Jhonny Salaberg é ator e dramaturgo. Cofundador do grupo de teatro negro O Bonde.

ouça a entrevista:

Apresentação Critica

Na dramaturgia de Jhonny Salaberg, o real, o cotidiano e o fato histórico são perfurados por dimensões mito-poéticas e simbólicas, fazendo com que a realidade concreta seja decupada em tempos, imagens e espaços impregnados de metáforas. O próprio autor identifica, em sua obra, certos traços de um realismo fantástico ou, diríamos, de um real maravilhoso, no qual a esfera habitual, ordinária ou comum é atravessada por percepções e acontecimentos insólitos, imprevistos. Em seus textos, a sistemática atrocidade do racismo e do sexismo, a criminalização das populações negras e a formação escravocrata do Brasil não são encarados pela ótica determinista, como uma tragédia social inelutável. Pelo contrário, os seus escritos dão a ver personagens, discursos e visualidades em constante (e urgente) busca por fabular uma outra realidade fora dos marcos discriminatórios e excludentes. As criações dramatúrgicas de Salaberg não perdem, defronte a um mundo racista, sanguinolento e ainda colonial, a capacidade de nos fazer futurar, isto é, imaginarmos outras relações humanas, outros tempos.

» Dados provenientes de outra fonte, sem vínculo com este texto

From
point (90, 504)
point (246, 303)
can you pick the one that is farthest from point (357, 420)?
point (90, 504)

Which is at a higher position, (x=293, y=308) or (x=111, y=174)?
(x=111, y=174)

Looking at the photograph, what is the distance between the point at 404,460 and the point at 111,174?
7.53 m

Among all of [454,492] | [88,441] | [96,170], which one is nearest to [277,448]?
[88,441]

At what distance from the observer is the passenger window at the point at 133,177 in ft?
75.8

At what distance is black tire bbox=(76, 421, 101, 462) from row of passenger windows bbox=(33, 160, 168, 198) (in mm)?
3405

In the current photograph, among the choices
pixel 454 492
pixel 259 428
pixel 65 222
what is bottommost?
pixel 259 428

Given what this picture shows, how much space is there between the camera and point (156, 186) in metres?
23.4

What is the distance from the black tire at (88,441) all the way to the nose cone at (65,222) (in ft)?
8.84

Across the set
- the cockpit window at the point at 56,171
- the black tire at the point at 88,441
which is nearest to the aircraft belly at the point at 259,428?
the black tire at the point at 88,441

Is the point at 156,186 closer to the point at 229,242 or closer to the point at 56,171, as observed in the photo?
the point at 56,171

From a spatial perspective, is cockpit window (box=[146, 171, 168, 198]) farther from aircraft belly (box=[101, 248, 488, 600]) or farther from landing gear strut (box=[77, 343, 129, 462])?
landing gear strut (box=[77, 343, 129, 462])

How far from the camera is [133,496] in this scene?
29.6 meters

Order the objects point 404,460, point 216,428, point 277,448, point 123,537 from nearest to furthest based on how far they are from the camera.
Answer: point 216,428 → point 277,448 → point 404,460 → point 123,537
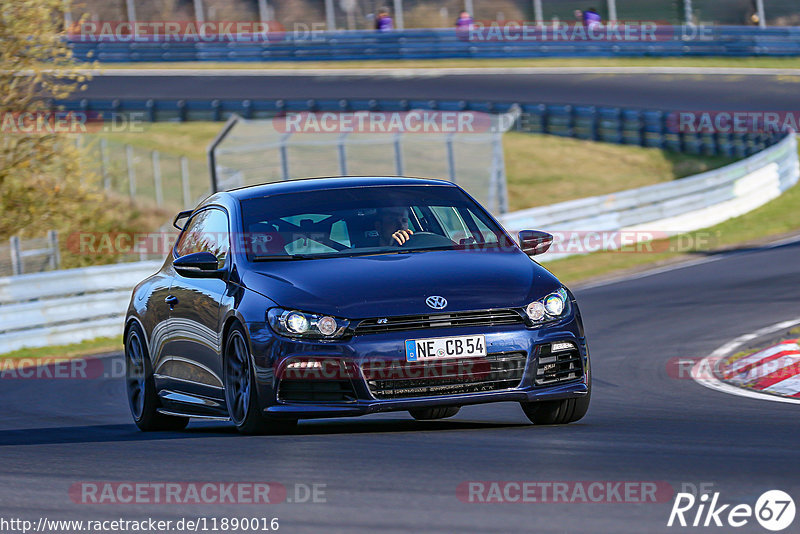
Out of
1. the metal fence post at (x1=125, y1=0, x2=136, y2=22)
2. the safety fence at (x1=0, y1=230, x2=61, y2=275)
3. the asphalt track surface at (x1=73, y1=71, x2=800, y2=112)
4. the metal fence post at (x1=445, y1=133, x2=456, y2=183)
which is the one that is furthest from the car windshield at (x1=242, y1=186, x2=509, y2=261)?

Nascido na zona leste, periferia de São Paulo, Jhonny Salaberg é dramaturgo, ator e professor. Além de já ter participado da Carcaça de Poéticas Negras, é, atualmente, membro fundador d’O Bonde, companhia teatral formada em 2017, cujas bases artísticas residem nas teatralidades negras, no imaginário afro-diaspórico, na engajada postura antirracista e na experimentação cênica. O Bonde é composto por ex-alunos e ex-alunas negros da Escola Livre de Teatro. Como ator, também já colaborou com o Coletivo Estopô Balaio e a Companhia Clandestina, significativos grupos teatrais paulistanos. A vivência periférica e a fecunda experiência com teatros de grupo são outros dois traços que se instalam na dramaturgia de Salaberg. Nos últimos anos a sua obra vem sendo referenciada nacional e internacionalmente.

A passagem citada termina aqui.